Phyllis Webb had it right when she told Eleanor Wachtel in Books in Canada that "when I look back on the way that the history of Canadian literature has been written it's been documented mainly by Frank Scott and A.J.M. Smith themselves and they have created their own little history."1 One of the most influential documents in setting attitudes toward the history of modern poetry in Canada has been Smith's introduction to the first edition of The Book of Canadian Poetry (1943). In it, Smith delineated two schools of Canadian poetry-the nationalist and the cosmopolitan-and praised the cosmopolitan school as the better of the two and as the true scource of modernism in Canada. The kind of poetry he was praising was the kind he had been writing and promoting in critical essays almost twenty years earlier in Montreal. Dudek and Gnarowski point out that Smith made a basic error in the introduction: he had lost touch with the contemporary Canadian scene and "was unaware that in Montreal at the moment two divergent parties were contesting the field."2 In truth, he made another mistake. He gave the impression that from the twenties to the forties there indeed had been a modernist movement in Canada. There had not. There was a brief flash in the late twenties in a couple of collegiate publications which almost no one read; eight years of silence; an anthology, New Provinces (1936), which again almost no one read; another seven years of silence; and then Smith's anthology. The influence of the promodernist poetry and criticism written from 1926 to 1943 was virtually nil. Crediting the McGill group with founding modern poetry in Canada is like crediting John the Baptist with founding Christianity. I should add in passing that, if being the first to write in the modernist fashion gets a poet a place in history, then that prize belongs to Arthur Stringer, whose Open Water (1914) was the first book in free verse by a Canadian. It came complete with a Poundian manifesto at the beginning.
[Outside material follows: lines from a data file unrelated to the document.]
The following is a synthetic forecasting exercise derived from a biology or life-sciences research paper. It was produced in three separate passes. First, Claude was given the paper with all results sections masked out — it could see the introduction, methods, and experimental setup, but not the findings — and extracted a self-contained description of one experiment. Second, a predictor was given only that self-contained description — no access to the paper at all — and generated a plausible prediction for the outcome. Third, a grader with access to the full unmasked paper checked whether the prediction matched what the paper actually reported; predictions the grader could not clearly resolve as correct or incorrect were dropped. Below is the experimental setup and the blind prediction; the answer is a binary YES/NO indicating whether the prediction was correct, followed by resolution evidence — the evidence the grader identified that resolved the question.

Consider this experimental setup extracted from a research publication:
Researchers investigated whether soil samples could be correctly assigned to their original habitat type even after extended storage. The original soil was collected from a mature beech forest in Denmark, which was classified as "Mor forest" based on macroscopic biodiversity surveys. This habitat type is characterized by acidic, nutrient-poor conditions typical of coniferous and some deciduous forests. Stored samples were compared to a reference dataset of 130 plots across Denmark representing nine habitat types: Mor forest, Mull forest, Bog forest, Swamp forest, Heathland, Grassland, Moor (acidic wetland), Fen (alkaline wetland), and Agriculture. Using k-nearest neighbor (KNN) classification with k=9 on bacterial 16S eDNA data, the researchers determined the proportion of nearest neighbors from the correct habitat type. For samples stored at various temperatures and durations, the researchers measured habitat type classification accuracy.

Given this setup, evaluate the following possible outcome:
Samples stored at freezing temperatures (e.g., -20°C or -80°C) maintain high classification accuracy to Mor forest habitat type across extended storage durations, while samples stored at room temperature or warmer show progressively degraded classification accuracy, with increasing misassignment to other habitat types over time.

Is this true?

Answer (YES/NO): NO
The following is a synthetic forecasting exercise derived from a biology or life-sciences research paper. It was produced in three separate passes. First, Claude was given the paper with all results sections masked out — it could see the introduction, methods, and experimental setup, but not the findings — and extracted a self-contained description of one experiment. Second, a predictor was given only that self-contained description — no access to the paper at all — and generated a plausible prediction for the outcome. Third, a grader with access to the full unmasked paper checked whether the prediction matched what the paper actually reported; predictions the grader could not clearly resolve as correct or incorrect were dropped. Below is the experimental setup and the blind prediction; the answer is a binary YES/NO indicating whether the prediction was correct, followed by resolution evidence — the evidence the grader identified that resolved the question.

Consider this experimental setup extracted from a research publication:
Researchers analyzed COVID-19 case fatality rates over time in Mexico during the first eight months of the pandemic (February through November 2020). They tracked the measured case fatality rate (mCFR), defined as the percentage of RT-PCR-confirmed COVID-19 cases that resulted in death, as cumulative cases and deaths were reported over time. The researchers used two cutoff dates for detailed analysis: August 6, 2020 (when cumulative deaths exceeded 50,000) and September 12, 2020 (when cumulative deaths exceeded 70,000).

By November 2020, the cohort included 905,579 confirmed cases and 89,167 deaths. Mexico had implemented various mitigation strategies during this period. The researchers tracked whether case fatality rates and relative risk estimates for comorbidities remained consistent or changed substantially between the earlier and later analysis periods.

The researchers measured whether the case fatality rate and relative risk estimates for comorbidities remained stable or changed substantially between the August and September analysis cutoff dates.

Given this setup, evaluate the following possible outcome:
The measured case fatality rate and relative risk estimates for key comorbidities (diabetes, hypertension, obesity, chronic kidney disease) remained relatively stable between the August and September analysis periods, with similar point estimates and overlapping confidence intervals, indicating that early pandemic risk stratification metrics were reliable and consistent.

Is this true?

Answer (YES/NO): YES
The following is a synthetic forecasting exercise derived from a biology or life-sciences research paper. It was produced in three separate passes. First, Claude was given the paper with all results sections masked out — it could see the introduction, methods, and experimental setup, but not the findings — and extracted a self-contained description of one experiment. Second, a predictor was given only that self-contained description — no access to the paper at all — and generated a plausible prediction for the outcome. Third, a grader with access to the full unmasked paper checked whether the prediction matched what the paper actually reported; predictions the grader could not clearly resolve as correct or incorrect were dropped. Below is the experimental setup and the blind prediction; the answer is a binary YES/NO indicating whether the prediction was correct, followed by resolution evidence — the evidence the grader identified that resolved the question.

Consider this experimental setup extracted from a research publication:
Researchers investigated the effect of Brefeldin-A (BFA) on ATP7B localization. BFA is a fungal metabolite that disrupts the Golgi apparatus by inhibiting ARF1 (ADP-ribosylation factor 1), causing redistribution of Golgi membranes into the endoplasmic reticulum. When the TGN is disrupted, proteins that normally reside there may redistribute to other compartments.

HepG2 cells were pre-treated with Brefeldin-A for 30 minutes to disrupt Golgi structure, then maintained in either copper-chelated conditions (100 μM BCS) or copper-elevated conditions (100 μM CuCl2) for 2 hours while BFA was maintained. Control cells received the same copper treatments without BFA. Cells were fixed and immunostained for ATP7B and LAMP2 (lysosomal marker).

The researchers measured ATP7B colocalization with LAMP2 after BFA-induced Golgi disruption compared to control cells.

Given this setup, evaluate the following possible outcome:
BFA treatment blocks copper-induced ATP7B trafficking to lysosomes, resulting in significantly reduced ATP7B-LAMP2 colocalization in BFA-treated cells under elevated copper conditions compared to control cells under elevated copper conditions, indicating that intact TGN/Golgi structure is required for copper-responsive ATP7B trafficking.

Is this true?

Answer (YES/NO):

It was the "two divergent parties," particularly the nationalist First Statement/Northern Review group which started modern poetry in Canada. Out of this Montreal ferment of the forties came Layton, Souster, Dudek, Page, and Waddington, to name the most important. They went on to found other little magazines and presses, to write reams of poetry, and to influence younger Canadian poets for four more decades. Smith and Scott themselves profited from the explosion of the forties, Smith publishing his first book, News of the Phoenix, in 1943, and Scott, Overture, in 1945. Smith's anthology came out a year after Preview and First Statement had begun and was, at least in part, a result of the renewed interest in Canadian poetry which those two little magazines were generating. We must not confuse reverence for father figures with recognition of achievement.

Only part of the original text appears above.